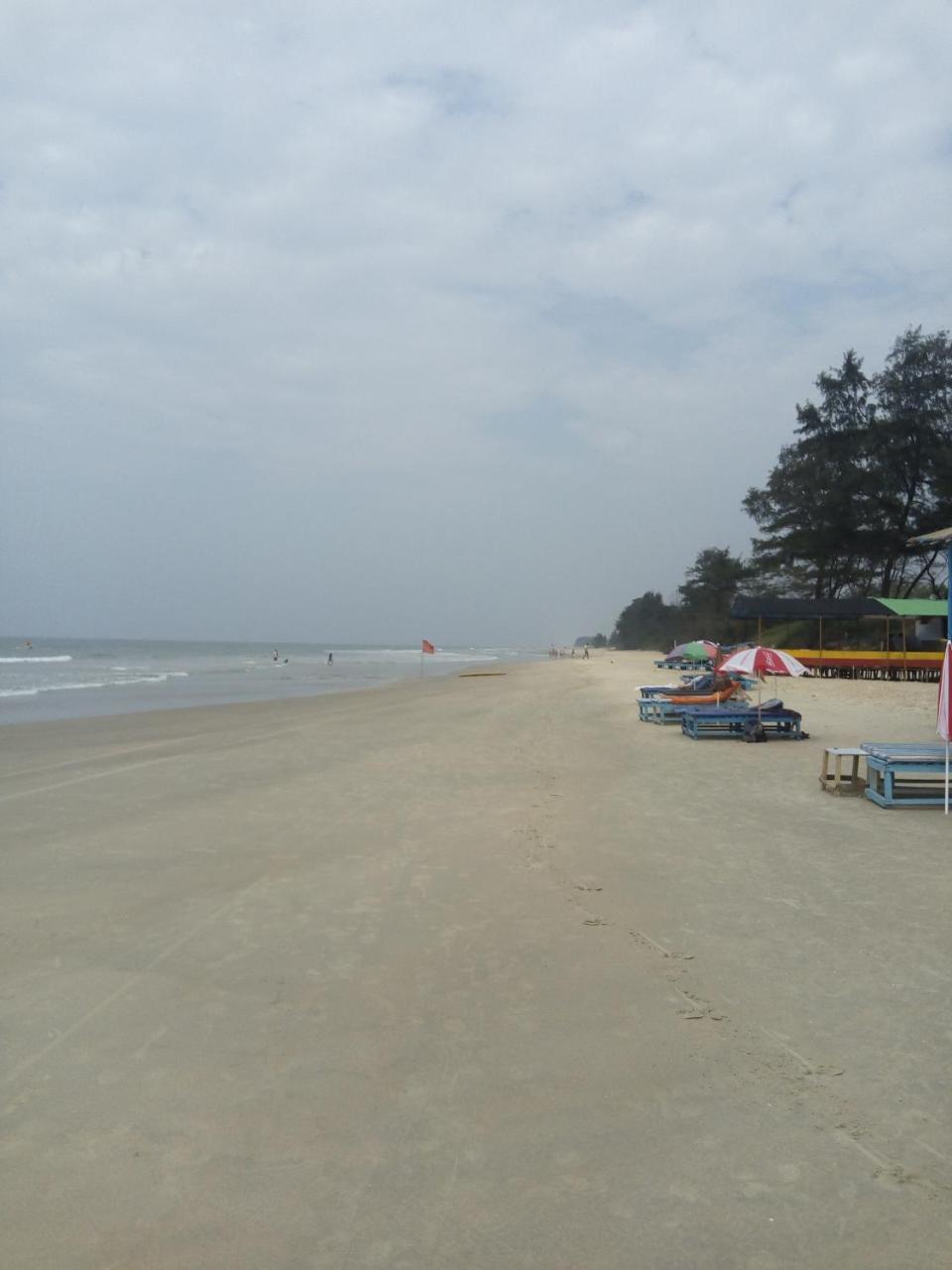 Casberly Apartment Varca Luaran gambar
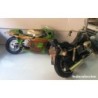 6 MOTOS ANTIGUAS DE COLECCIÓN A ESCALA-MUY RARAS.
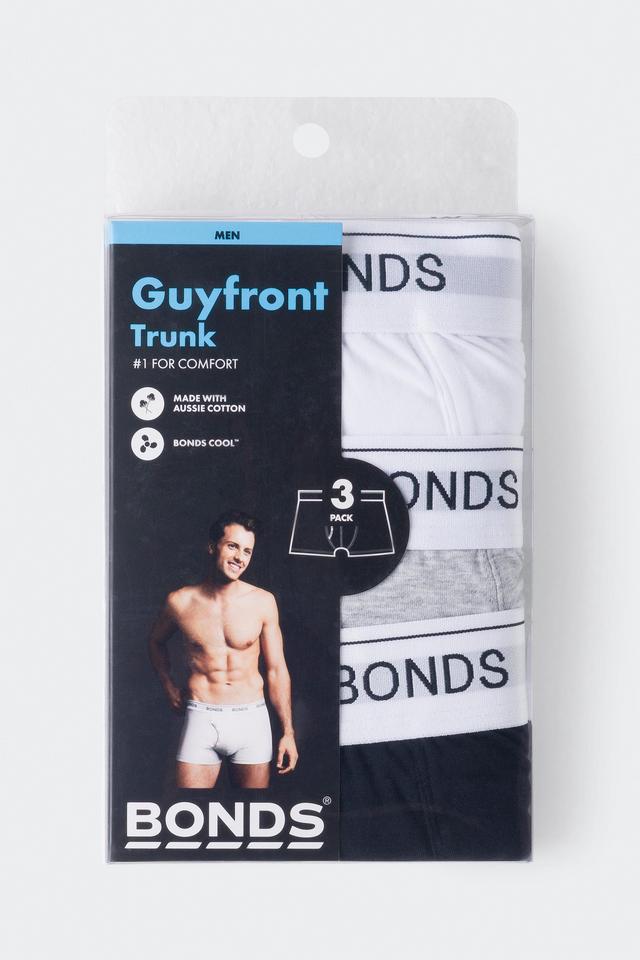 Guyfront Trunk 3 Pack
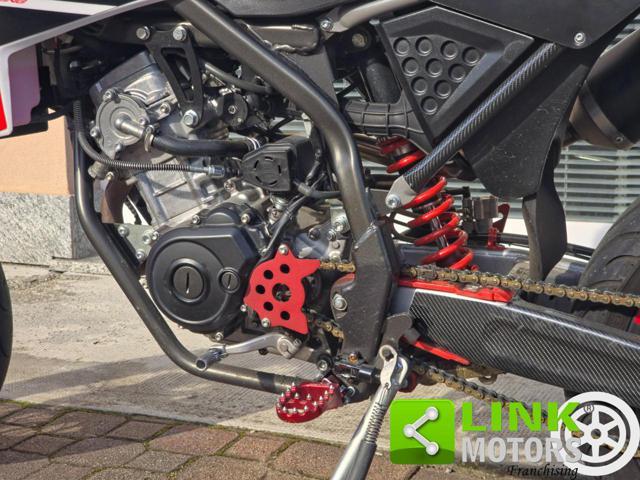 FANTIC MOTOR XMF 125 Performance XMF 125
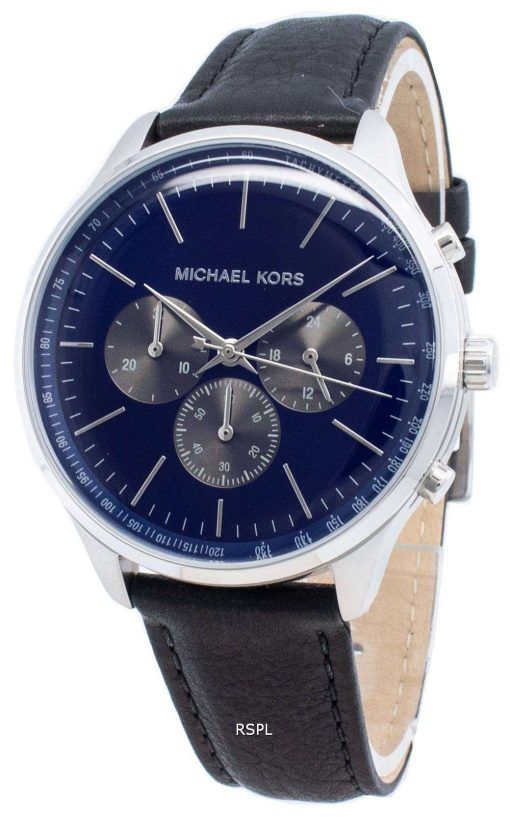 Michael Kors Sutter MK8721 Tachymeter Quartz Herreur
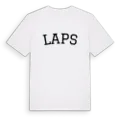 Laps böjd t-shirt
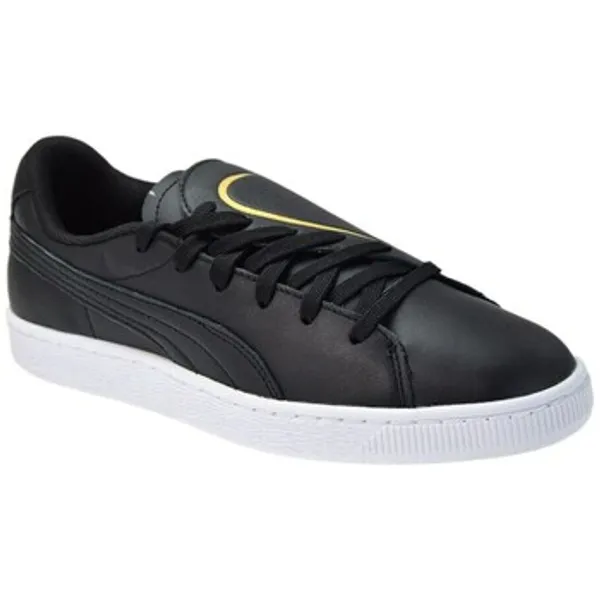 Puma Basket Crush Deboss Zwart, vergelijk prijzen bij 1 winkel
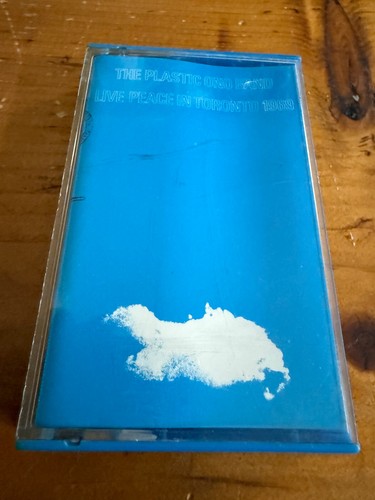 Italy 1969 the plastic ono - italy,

◆ **About this task**
Reproduce the listing exactly, but omit every picture in it.

◆ **Result of the exercise**
 Casberly Apartment Varca Luaran gambar
 6 MOTOS ANTIGUAS DE COLECCIÓN A ESCALA-MUY RARAS.
 Guyfront Trunk 3 Pack
 FANTIC MOTOR XMF 125 Performance XMF 125
 Michael Kors Sutter MK8721 Tachymeter Quartz Herreur
 Laps böjd t-shirt
 Puma Basket Crush Deboss Zwart, vergelijk prijzen bij 1 winkel
 Italy 1969 the plastic ono - italy,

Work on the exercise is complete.